In my opinion - overbilling is really caused not by pricing complexity, but by the control of the hospital and insurance provider duality. If there was no such thing as a network, and you were covered everywhere, then shenanigans with certain hospitals and providers would be more difficult.
> In many cases you don't know if you need a test unless you've already had it. In the case of a procedure, there may be things that come up while it's happening that may complicate things.
If you're getting something like a chest x-ray (posterior and lateral views), or an abdominal ultrasound, or a lipid panel, you should be able to call around to various labs with the appropriate CPT code(s) and ask them what the price would be.

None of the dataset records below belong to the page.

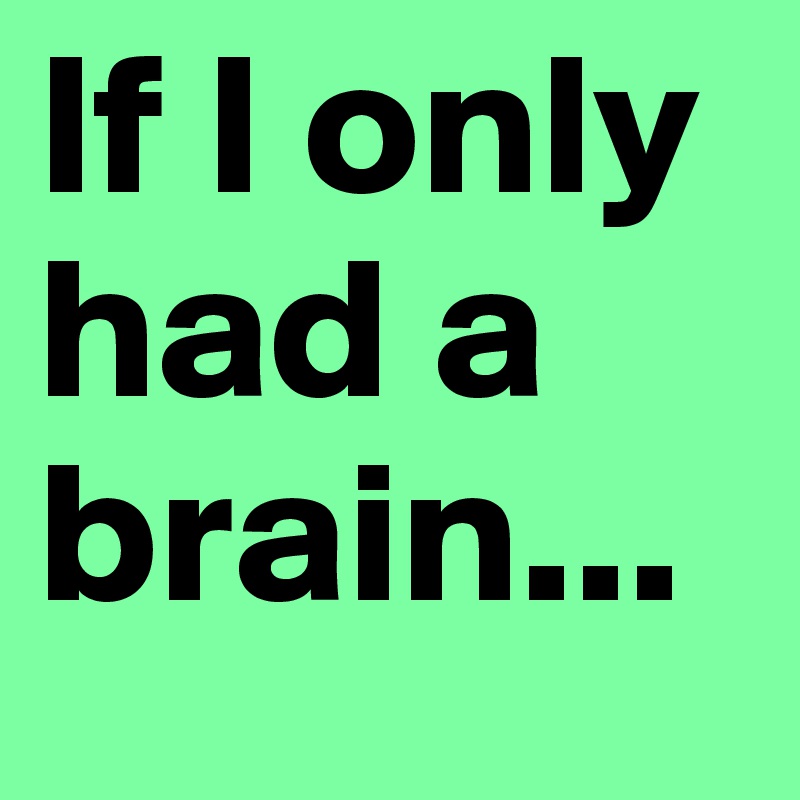 If I only had a brain...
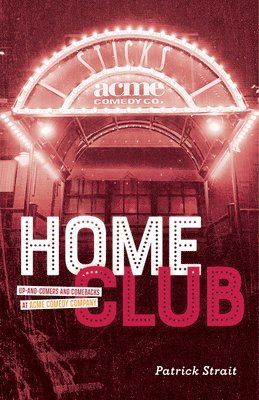 Home Club: Up-And-Comers and Comebacks at Acme Comedy Company 1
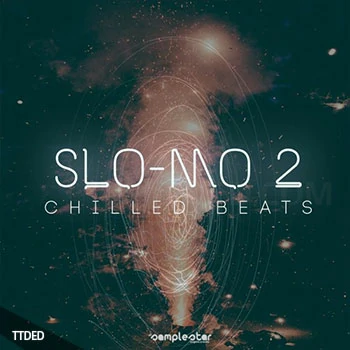 [氛围慢摇素材]Samplestar Slo Mo Chilled Beats Volume 2 [WAV, MiDi]（233Mb）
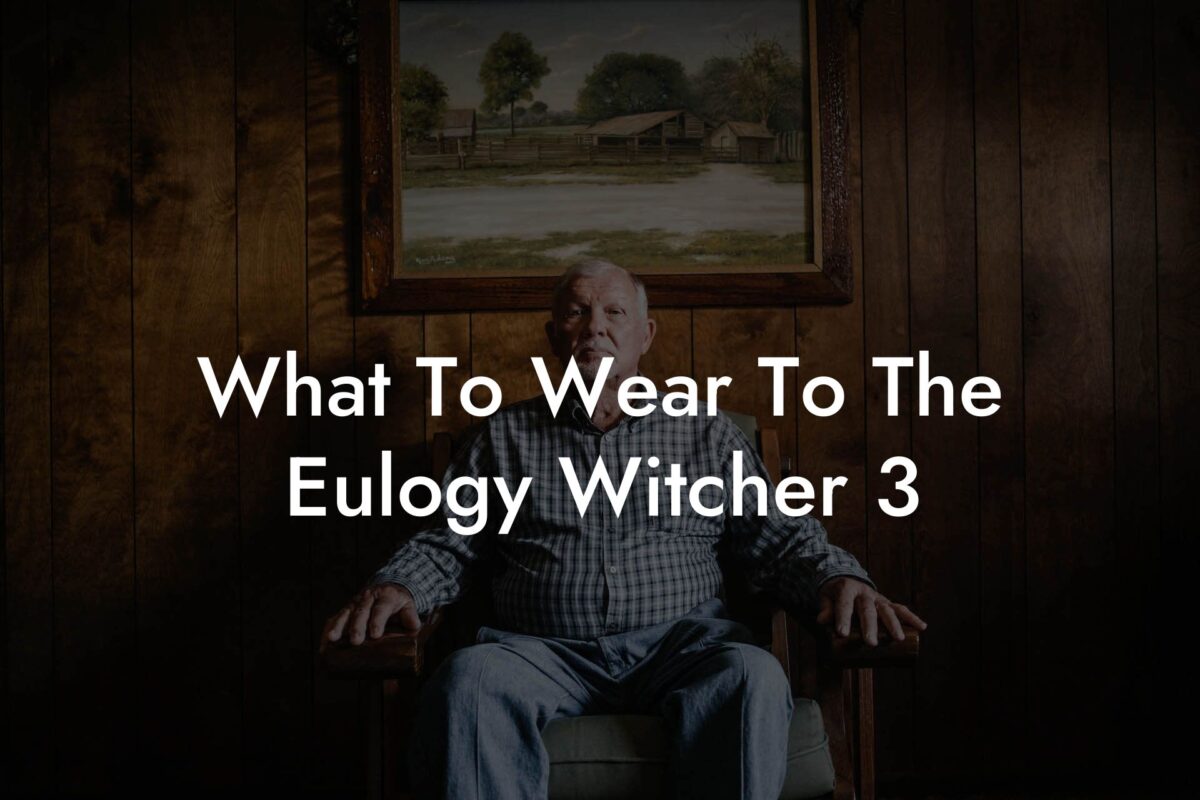 What To Wear To The Eulogy Witcher 3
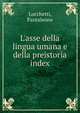L`asse della lingua umana e della preistoria. index, Lucchetti, Pantaleone 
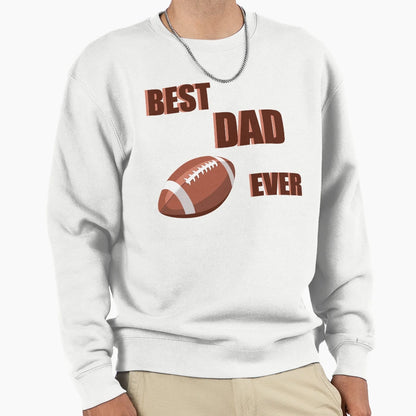 Best Dad Ever Sweatshirt - Casual Everyday Wear Men Women - T-Shirt, Sweatshirt, Hoodie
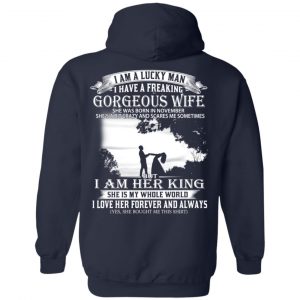 I Am A Lucky Man I Have A Freaking Gorgeous Wife Born In November T-Shirts, Hoodie, Tank 23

What's you're talking about would be something like if they order a test and based on the result of that test, they need to perform more tests to confirm or eliminate a possible diagnosis. But for each test, you should be able to get the price since each test has a couple of possible CPT codes that it would fall under for billing purposes.
There are several systems, but let's take a look at Outpatient procedure pricing...
A good outpatient pricing guide is here: https://www.cms.gov/Outreach-and-Education/Medicare-Learning...
And coupled with the OPPS dataset here: https://www.cms.gov/Medicare/Medicare-Fee-for-Service-Paymen... as well as a couple others, along with a quick read of the federal register, you can kinda figure it out on your own (/s).
Every bill you get must also have the codes and modifiers on it by law. Its interesting to download the dataset and look them up.